The government introduced these exemptions in order to protect office accommodation considered to be of particular economic importance. Individual planning authorities may also seek to reimpose the requirement for planning permission in specific areas or premises through an “Article 4” direction.
What’s happening to them?
In October 2015, the government announced it would make office-to-residential permitted development rights permanent, and added new rights to enable the change of use of light industrial buildings and launderettes to new homes.
What’s the problem?
In many parts of the capital there is a significant difference between the value of residential properties compared to offices.

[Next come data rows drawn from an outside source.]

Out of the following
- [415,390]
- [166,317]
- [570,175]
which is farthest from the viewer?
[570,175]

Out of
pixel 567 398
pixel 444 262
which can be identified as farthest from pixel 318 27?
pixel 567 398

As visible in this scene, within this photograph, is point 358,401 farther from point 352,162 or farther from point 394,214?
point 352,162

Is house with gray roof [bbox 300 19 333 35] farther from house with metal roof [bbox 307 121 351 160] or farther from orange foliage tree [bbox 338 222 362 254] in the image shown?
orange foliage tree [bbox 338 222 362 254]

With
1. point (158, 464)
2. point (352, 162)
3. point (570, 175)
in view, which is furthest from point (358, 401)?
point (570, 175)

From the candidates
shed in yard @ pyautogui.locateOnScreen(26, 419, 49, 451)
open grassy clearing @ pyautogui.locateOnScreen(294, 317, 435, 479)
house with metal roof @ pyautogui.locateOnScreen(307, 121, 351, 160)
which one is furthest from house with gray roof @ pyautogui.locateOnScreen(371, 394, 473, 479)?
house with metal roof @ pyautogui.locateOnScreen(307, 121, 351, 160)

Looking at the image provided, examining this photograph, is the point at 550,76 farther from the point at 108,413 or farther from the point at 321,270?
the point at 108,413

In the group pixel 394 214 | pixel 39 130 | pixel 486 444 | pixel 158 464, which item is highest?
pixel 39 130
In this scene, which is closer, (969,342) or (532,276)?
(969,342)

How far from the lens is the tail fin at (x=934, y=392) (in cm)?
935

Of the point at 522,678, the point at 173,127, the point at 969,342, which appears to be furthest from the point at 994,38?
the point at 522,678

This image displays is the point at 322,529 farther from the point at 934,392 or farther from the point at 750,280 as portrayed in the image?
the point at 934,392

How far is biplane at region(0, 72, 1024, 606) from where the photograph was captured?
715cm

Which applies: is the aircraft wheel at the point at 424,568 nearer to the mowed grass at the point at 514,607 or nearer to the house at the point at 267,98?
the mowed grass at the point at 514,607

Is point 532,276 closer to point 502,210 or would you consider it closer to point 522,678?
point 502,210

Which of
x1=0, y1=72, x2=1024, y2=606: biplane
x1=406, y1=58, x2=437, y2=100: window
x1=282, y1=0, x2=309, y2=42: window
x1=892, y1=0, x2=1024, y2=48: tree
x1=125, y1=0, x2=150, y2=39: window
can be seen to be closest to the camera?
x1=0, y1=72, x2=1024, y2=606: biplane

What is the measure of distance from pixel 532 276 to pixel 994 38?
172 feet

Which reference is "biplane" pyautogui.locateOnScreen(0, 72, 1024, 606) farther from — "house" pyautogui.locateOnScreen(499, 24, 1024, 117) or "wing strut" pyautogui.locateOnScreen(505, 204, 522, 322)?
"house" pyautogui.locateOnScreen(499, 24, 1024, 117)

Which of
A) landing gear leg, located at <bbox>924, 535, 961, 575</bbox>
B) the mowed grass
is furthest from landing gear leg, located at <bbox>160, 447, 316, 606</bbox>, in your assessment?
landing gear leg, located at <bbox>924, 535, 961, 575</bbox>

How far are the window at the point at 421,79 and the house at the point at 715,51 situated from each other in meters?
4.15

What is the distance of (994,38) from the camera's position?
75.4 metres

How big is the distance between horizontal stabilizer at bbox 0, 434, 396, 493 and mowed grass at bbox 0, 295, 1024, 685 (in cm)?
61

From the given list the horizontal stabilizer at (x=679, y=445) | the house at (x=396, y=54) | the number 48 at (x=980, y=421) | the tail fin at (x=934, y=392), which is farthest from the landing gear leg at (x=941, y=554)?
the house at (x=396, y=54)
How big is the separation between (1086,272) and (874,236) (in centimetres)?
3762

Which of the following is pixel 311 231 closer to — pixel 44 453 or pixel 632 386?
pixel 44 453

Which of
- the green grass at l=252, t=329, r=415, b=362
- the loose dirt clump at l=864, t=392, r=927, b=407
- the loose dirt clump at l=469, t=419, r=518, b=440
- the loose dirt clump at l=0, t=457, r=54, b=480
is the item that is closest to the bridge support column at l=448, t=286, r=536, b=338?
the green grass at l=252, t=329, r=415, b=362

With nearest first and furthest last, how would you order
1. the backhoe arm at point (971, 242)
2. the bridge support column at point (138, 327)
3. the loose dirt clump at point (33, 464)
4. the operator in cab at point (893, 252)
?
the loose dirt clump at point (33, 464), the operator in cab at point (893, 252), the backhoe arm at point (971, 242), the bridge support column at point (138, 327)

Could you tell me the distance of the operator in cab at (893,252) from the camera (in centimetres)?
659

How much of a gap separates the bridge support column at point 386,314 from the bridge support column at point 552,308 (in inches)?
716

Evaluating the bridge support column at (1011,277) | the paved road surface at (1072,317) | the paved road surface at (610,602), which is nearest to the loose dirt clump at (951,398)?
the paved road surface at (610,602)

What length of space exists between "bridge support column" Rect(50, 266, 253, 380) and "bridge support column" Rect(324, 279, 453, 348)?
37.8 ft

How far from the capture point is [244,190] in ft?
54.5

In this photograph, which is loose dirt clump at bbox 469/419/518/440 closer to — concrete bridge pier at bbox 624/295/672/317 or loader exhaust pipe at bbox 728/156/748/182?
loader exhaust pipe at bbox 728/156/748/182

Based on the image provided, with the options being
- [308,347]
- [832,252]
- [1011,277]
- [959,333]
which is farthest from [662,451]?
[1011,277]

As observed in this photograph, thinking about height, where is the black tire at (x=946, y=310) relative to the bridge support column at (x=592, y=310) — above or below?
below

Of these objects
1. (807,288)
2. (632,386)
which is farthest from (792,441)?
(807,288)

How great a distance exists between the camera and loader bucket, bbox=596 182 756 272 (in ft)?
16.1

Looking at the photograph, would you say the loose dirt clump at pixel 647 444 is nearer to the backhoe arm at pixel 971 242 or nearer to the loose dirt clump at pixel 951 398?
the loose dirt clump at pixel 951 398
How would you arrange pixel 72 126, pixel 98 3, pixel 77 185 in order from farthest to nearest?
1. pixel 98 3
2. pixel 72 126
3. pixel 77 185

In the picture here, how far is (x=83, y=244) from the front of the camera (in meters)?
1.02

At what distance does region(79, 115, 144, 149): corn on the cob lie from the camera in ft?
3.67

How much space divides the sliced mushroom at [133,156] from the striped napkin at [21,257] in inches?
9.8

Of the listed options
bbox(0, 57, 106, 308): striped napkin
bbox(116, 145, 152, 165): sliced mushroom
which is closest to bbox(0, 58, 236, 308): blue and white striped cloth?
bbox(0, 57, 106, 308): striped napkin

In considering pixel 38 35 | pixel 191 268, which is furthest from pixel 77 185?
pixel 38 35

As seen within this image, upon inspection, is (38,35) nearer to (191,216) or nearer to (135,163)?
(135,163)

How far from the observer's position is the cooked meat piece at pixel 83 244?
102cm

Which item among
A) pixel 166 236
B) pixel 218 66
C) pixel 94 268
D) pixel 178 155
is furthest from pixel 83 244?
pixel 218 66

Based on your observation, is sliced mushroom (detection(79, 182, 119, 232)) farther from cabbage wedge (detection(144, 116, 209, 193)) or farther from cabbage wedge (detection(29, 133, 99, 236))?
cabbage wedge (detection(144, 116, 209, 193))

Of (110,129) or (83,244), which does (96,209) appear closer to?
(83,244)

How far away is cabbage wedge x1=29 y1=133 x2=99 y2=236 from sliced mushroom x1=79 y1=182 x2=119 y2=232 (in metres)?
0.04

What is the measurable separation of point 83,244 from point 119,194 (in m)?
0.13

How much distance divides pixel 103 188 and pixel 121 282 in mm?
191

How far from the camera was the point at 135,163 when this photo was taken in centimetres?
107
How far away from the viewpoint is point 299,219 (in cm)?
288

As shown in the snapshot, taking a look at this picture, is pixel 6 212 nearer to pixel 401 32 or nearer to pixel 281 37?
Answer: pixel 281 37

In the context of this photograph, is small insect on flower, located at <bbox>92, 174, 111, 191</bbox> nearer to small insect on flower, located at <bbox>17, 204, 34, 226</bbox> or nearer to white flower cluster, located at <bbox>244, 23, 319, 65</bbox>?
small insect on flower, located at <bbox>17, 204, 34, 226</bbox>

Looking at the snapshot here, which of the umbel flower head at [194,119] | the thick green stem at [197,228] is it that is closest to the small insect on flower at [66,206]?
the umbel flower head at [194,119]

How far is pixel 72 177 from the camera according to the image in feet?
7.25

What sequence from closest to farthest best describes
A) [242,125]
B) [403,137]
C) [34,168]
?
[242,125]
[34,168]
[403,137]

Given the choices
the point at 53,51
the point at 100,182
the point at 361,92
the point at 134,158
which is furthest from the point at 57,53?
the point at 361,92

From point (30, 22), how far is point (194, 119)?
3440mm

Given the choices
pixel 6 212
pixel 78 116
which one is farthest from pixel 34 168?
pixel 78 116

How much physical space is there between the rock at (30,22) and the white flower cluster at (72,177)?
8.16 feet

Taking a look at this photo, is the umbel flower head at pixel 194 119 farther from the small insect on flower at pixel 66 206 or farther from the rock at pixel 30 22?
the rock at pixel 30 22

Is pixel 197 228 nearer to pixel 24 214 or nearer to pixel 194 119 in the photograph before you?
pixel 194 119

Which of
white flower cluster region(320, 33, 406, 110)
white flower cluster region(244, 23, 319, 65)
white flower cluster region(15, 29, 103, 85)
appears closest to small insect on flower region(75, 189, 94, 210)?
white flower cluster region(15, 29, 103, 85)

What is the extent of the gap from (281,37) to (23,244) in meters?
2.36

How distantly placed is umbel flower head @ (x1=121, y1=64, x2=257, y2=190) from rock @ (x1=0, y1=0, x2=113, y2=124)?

Combined with high demand and land scarcities this means there is a strong incentive for landlords to convert offices into residential dwellings.
This has meant that there has been a significant impact on offices available, especially in outer boroughs, and consequently local economies.
Some key consequences of the permitted development rights to London’s economy include:
- Loss of key office accommodation
- Loss of occupied offices as the permitted development rights make no disctinction between vacant and occupied offices
- Increase in office rents
- Reducing viability of local office markets for economic centres and local businesses such as dentists
- Introduction of poor quality new housing
- The loss of new affordable housing supply.